Sono le nove. La festa prosegue da una buona mezz’ora.  
Quella che sente è una conversazione ordinaria, una delle tante che Riza finge di ascoltare. In realtà sta pensando a Frerich, che è arrivato in orario, che non si è smentito. Ora è lì, a dialogare amabilmente con gente  mai vista, con una scioltezza degna di nota. Lei non può raggiungerlo. No, no, potrebbe, ma non sa se vuole. Da sopra la spalla di Mustang lo osserva, muta. Sente il proprio petto gonfiarsi sotto l’influsso di un disprezzo che non le appartiene. La brezza della sera le sfiora le guance e l’accarezza, nel misero tentativo di placare quell’impulso di rabbia inaspettato.
Roy sta ridendo. Ride forte, e a Riza è di nuovo chiaro il motivo della sua presenza. Riporta la sua attenzione in quel breve tratto di vita che appare limpido, e fresco. E’ lei ad essere fuori posto, malgrado sappia non ci sia luogo più adatto di quello. Fissa l’erba da poco annaffiata, poi le scarpe eleganti. Prova a muovere le dita con scarsi risultati, allora inclina i piedi verso l’esterno, prima uno e poi l’altro.

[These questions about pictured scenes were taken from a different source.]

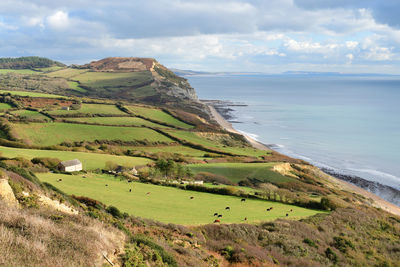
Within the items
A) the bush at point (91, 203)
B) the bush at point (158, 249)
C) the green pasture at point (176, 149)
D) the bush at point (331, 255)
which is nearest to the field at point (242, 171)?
the green pasture at point (176, 149)

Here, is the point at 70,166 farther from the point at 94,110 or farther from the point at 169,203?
the point at 94,110

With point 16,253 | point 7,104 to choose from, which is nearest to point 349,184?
point 16,253

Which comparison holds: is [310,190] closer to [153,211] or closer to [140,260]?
[153,211]

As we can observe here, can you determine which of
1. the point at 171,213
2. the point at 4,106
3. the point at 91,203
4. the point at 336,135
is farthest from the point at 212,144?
the point at 91,203

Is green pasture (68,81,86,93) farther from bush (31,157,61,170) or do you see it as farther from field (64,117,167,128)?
bush (31,157,61,170)

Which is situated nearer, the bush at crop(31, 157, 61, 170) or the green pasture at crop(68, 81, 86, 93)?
the bush at crop(31, 157, 61, 170)

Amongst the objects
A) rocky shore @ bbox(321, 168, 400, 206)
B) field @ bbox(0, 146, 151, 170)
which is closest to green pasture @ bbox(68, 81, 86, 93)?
field @ bbox(0, 146, 151, 170)

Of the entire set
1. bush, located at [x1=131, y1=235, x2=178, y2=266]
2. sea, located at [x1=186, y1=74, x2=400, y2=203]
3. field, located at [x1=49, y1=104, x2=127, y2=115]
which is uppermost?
field, located at [x1=49, y1=104, x2=127, y2=115]
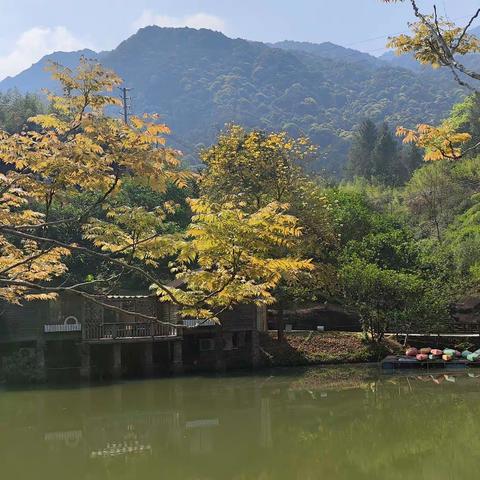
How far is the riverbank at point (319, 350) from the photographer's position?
2512 cm

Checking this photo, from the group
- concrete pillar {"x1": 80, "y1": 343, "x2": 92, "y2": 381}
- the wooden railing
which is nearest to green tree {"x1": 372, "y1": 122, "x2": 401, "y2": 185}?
the wooden railing

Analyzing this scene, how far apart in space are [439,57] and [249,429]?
35.8 feet

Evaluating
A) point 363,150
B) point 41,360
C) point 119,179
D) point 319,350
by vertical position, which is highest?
point 363,150

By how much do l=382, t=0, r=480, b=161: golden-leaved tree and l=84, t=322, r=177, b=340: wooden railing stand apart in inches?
632

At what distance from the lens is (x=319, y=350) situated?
2602cm

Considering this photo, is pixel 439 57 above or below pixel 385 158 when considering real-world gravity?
below

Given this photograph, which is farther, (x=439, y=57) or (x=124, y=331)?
(x=124, y=331)

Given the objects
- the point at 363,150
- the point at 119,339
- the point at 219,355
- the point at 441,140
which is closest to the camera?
the point at 441,140

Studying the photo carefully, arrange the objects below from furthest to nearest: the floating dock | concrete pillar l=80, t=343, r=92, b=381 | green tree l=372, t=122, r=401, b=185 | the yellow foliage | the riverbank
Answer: green tree l=372, t=122, r=401, b=185, the riverbank, the floating dock, concrete pillar l=80, t=343, r=92, b=381, the yellow foliage

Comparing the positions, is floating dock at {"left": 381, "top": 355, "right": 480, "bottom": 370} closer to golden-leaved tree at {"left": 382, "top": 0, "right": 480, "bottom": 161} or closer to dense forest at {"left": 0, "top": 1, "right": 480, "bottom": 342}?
dense forest at {"left": 0, "top": 1, "right": 480, "bottom": 342}

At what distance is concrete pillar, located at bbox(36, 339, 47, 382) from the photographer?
21.4 metres

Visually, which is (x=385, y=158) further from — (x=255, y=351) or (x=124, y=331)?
(x=124, y=331)

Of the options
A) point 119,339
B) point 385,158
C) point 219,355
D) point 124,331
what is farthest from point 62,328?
point 385,158

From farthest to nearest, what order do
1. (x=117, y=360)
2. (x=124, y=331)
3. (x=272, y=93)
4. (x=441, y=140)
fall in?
(x=272, y=93)
(x=124, y=331)
(x=117, y=360)
(x=441, y=140)
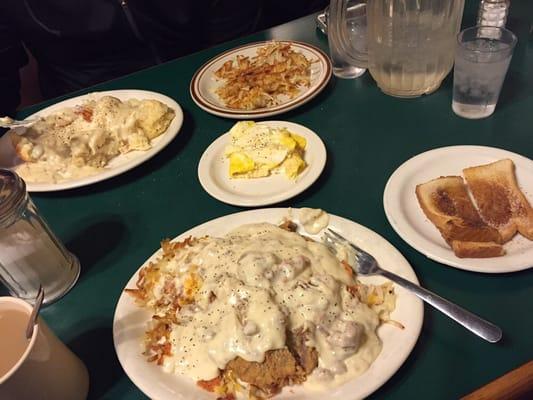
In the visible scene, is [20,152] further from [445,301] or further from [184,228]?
[445,301]

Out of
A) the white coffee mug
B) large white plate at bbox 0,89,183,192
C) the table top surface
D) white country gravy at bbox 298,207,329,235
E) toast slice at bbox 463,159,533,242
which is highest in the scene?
the white coffee mug

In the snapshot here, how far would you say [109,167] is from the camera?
1.47 metres

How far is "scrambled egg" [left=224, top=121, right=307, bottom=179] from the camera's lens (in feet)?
4.36

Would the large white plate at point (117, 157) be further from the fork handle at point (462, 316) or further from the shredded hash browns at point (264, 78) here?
the fork handle at point (462, 316)

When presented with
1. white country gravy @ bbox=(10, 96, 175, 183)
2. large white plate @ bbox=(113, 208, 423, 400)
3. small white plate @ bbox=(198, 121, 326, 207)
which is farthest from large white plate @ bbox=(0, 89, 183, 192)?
large white plate @ bbox=(113, 208, 423, 400)

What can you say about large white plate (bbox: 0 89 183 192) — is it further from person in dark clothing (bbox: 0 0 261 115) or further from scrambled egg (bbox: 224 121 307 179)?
person in dark clothing (bbox: 0 0 261 115)

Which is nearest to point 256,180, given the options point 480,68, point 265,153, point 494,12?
point 265,153

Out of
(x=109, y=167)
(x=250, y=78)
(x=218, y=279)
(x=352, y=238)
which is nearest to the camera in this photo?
(x=218, y=279)

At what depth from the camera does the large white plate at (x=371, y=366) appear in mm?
829

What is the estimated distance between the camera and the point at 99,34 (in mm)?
2125

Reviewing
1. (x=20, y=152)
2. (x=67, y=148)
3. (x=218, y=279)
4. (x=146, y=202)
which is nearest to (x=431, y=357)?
(x=218, y=279)

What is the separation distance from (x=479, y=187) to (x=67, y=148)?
45.2 inches

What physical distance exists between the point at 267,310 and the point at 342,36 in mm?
992

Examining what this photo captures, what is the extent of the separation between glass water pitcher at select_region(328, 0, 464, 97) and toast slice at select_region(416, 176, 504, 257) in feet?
1.52
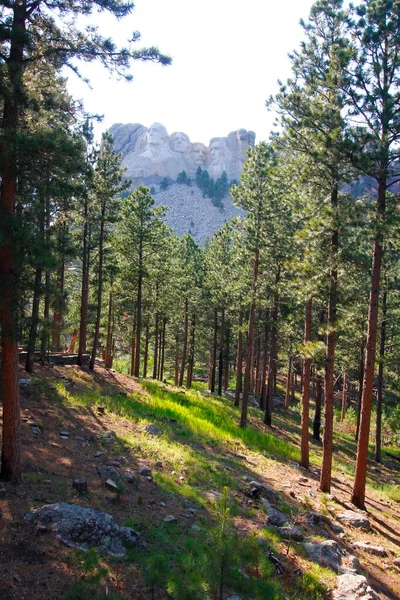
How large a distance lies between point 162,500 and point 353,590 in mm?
4017


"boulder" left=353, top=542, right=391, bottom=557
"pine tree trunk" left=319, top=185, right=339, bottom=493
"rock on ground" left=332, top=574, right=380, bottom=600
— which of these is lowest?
"boulder" left=353, top=542, right=391, bottom=557

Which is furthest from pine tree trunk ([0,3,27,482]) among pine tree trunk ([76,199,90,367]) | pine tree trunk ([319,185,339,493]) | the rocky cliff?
the rocky cliff

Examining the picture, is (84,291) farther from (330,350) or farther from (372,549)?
(372,549)

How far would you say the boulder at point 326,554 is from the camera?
27.2 feet

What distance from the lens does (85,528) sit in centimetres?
683

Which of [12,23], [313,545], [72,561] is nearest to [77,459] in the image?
[72,561]

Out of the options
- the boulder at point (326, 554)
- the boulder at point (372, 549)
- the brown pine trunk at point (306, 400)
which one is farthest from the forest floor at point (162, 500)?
the brown pine trunk at point (306, 400)

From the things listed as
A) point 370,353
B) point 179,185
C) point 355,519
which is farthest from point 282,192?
point 179,185

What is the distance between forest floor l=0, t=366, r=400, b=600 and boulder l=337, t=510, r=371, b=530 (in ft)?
0.57

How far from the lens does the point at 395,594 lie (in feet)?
26.8

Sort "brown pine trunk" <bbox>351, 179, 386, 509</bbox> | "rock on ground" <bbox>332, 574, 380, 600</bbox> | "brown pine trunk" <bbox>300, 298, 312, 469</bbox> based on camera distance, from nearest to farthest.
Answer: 1. "rock on ground" <bbox>332, 574, 380, 600</bbox>
2. "brown pine trunk" <bbox>351, 179, 386, 509</bbox>
3. "brown pine trunk" <bbox>300, 298, 312, 469</bbox>

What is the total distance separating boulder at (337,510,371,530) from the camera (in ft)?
37.3

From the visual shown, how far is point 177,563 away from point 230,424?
46.8ft

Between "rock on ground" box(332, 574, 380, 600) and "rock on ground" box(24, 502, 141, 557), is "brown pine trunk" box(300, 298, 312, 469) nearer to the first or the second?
"rock on ground" box(332, 574, 380, 600)
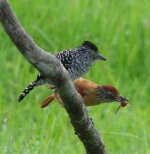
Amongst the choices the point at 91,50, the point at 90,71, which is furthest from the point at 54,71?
the point at 90,71

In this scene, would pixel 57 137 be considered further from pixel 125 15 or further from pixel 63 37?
pixel 125 15

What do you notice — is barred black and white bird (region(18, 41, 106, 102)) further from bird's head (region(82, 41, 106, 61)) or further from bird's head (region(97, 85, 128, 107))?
bird's head (region(97, 85, 128, 107))

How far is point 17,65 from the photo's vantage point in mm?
8617

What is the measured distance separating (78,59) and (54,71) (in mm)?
1697

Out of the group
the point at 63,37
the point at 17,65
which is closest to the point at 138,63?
the point at 63,37

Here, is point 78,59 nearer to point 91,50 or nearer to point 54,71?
point 91,50

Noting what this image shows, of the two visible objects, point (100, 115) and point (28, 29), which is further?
point (28, 29)

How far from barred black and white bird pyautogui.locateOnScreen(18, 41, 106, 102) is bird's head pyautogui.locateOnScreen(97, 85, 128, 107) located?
1.24 feet

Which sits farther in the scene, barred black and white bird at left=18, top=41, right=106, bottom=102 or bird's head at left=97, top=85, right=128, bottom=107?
barred black and white bird at left=18, top=41, right=106, bottom=102

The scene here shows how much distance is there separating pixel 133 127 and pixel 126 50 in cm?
171

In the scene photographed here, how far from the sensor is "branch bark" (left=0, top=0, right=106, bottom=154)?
4453mm

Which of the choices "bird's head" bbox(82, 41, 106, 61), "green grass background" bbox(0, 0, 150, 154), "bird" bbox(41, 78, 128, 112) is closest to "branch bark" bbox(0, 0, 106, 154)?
"bird" bbox(41, 78, 128, 112)

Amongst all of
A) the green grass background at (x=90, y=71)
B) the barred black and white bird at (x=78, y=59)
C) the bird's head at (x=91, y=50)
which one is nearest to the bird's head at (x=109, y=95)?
the barred black and white bird at (x=78, y=59)

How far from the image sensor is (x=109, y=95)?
5832 millimetres
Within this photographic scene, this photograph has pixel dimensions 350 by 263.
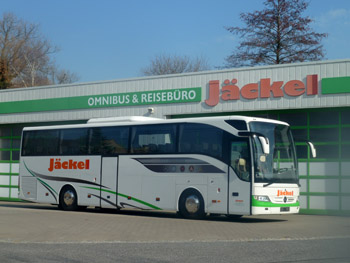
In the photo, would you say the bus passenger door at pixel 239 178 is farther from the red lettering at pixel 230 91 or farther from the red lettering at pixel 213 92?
the red lettering at pixel 213 92

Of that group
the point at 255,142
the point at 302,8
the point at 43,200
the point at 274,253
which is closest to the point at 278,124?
the point at 255,142

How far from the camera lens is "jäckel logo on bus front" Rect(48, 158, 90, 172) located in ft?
69.7

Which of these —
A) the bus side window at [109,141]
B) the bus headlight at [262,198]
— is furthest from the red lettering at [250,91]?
the bus headlight at [262,198]

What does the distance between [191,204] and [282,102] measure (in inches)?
229

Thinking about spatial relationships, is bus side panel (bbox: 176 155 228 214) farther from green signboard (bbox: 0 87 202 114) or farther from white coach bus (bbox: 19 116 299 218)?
green signboard (bbox: 0 87 202 114)

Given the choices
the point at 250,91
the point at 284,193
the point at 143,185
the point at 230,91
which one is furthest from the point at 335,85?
the point at 143,185

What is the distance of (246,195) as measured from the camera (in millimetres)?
16844

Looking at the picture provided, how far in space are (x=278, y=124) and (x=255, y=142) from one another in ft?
→ 4.40

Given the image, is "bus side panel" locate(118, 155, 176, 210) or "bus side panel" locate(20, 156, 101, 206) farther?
"bus side panel" locate(20, 156, 101, 206)

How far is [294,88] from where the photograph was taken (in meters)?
21.5

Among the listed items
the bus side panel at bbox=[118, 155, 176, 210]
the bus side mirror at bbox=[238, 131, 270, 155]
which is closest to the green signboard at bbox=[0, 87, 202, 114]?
the bus side panel at bbox=[118, 155, 176, 210]

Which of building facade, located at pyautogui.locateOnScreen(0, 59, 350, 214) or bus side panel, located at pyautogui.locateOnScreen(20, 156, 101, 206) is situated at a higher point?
building facade, located at pyautogui.locateOnScreen(0, 59, 350, 214)

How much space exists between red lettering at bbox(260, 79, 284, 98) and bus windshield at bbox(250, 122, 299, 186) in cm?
379

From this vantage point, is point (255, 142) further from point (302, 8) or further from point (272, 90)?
point (302, 8)
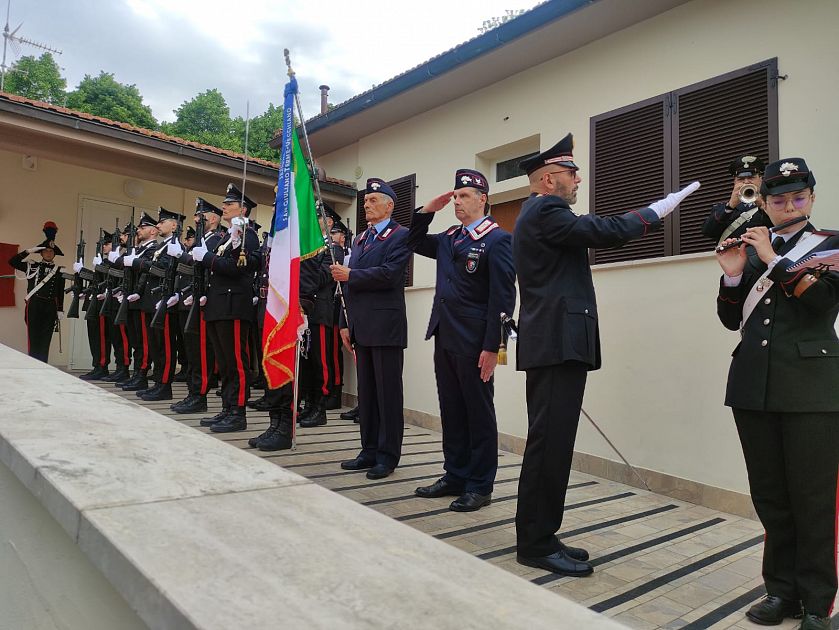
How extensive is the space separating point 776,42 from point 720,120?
52 centimetres

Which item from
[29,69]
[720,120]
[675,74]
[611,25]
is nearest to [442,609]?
[720,120]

L’uomo al suo fianco non manca di girare il viso verso di lei, volendola rendere partecipe dell’ilarità che l’ha contagiato, ma, quando lo fa, quando la vede davvero, le labbra s’increspano e la mascella s’irrigidisce. Ha smesso di ridere. Riza solleva gli occhi scuri ed incontra i suoi. Sono tristi. Gli occhi di entrambi sono tristi – di una tristezza infinita –, e si fissano, con un’intensità sconcertante, scaraventando lontano il resto del mondo.  
Lui sembra sul punto di dire qualcosa.
“Vado in bagno”, Riza gli porge il bicchiere di champagne e si allontana.

La porta si chiude lentamente alle sue spalle, senza far rumore. Ci sono residui di fango, per terra, sulle mattonelle bianche. Davanti a lei un grande specchio. Poggia le mani sul lavandino che perde, ed è umido: forse qualcuno l’ha utilizzato di recente. Rimane con il capo basso perché non ha proprio la forza di guardarsi, adesso, consapevole di ciò che le sta accadendo. Cercava una crepa, ecco cosa, le sarebbe bastata anche la più modesta incrinatura e ci si sarebbe avventata sopra, come fanno gli avvoltoi con le carcasse degli animali. Aspettava un errore, anche il più piccolo, per poter giustificare i suoi, di sentimenti. Mi trascura, non rispetta gli impegni, è altrove, non c’è fiducia, mi tradisce. Brava, Riza, che ottime intenzioni avevi. Arrivare ad alterarsi, poi, e per cosa? Per un uomo puntuale?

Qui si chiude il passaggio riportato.